Para evitar que árvores de ucuúba fossem derrubadas para a produção de vassouras, vendidas no comércio local, o grupo resolveu pagar o dobro do valor que a comunidade amazônica recebia pelo trabalho. Em vez do corte, passaram a ganhar mais para manter as árvores de pé e extrair apenas as sementes, que têm propriedades hidratantes para a produção de cremes – a Natura tem uma linha de produtos com a semente desde 2015.
No ano passado, só a Natura vendeu 374,4 milhões de unidades de cosméticos no Brasil, responsáveis por uma receita bruta de R$ 8,8 bilhões.

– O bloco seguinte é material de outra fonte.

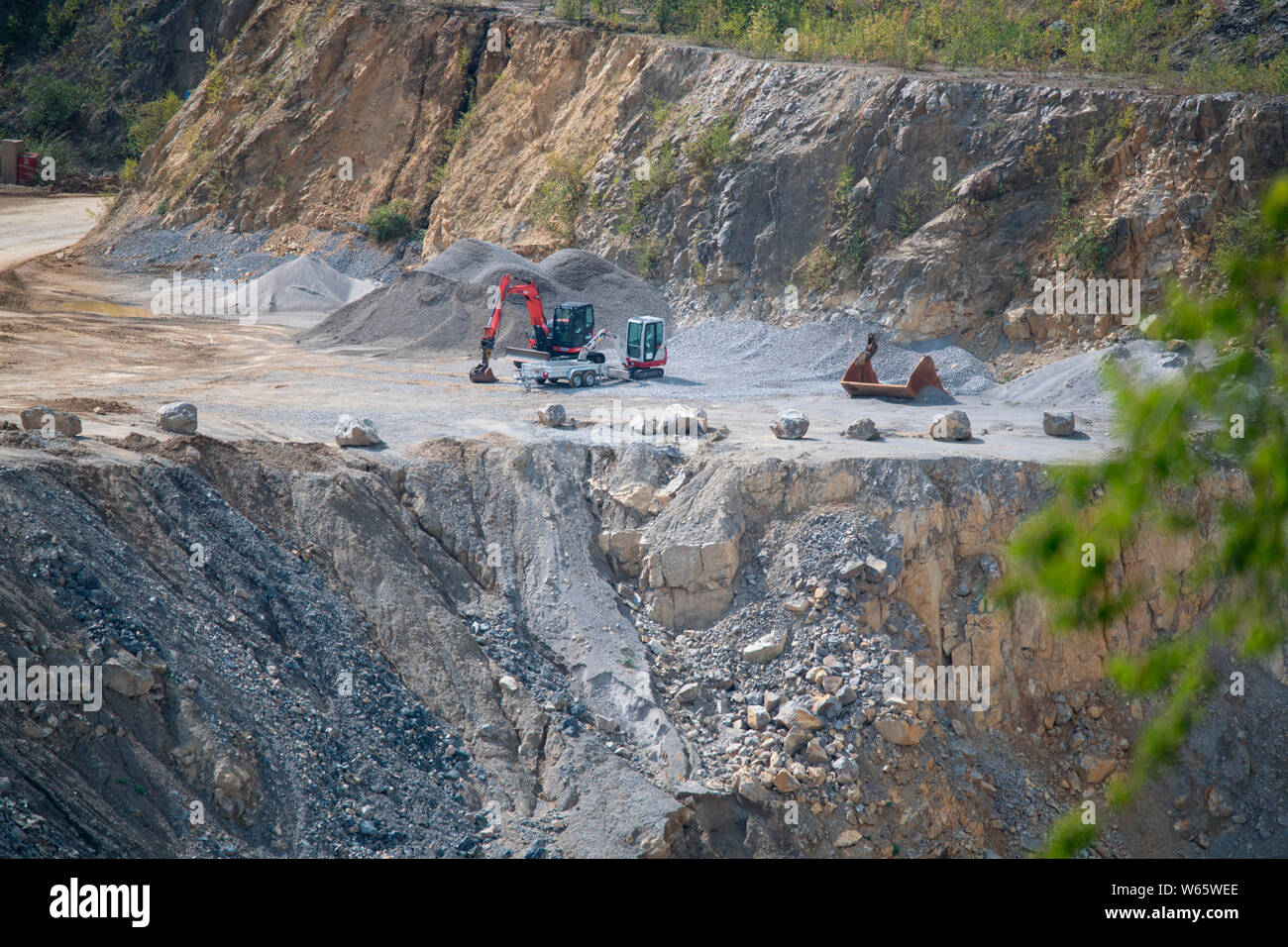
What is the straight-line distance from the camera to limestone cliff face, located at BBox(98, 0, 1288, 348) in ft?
71.6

Outra demanda é mapear e certificar toda a linha de produção das quatro empresas no mundo. Especialmente, elementos como o óleo de palma, já que a extração do insumo elevou índices de desmatamento no sudeste asiático e na África. A empresa mantém áreas controladas por pequenas comunidades para a preservação do óleo — e exige reflorestamento da área de onde é extraído.

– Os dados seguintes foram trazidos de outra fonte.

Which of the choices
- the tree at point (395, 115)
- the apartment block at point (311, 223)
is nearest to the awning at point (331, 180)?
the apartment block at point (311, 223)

O objetivo é ampliar para 3 milhões de hectares a área preservada na Amazônia até 2030. Atualmente, são 1,8 milhão de hectares protegidos na região.
Devido à concentração de dezenas de hectares, produtos, tecnologia e consumidores, a produção do grupo será usada por um instituto de ciência para elaborar protocolos sobre como diminuir o impacto ambiental. Por exemplo, desenvolver uma métrica unificada para a diminuição da degradação de rios com uso reutilizável da água. O método será aplicado às quatro empresas no mundo e servirá como precedente para outras do ramo.

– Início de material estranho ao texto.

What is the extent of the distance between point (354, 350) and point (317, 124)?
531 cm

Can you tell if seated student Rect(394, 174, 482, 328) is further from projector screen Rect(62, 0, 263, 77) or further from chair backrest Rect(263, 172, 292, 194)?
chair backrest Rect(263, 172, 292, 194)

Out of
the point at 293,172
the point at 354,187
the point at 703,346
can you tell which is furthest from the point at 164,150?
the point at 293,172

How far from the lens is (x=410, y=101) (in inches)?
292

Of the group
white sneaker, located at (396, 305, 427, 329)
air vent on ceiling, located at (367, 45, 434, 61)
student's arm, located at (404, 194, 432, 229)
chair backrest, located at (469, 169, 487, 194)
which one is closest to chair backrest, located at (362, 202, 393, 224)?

O plano envolve também as consultoras, aquelas que batem de porta e porta. Junto com o catálogo de produtos, também devem receber guias e instruções sobre todo o processo de extração dos insumos da natureza.
O que tem a ver meio ambiente e inclusão?
Nos últimos anos, executivos engravatados encamparam a bandeira da inclusão como boas e rentáveis práticas de negócios. Para o CEO, a diversidade no quadro de colaboradores também tem a ver com redução do impacto ambiental.
“É uma visão holística que a gente tem de pensar na sustentabilidade, que tem um componente de meio ambiente, mas também um componente social. É muito difícil separar”, diz.
A meta do grupo é ter posições de lideranças com 50% de mulheres, e 30% em diversidade racial, étnica, de identidade de gênero, pobres e pessoas com deficiência no grupo até 2023.
O executivo, responsável por fazer o “namoro” virar casamento entre Natura e Avon, então duas competidoras, afirma que a pandemia gerou um chamamento para empresas públicas e privadas se mexerem e evitarem ainda mais intensificação destas desigualdades.
“Apesar de não discriminar, o vírus tem um impacto maior em populações mais carentes”, diz. “A gente pode reconstruir um mundo mais sustentável do ponto de vista ambiental. Aí, também entra um mundo mais justo, com mais inclusão não só do ponto de vista de gênero, mas racial”, conclui.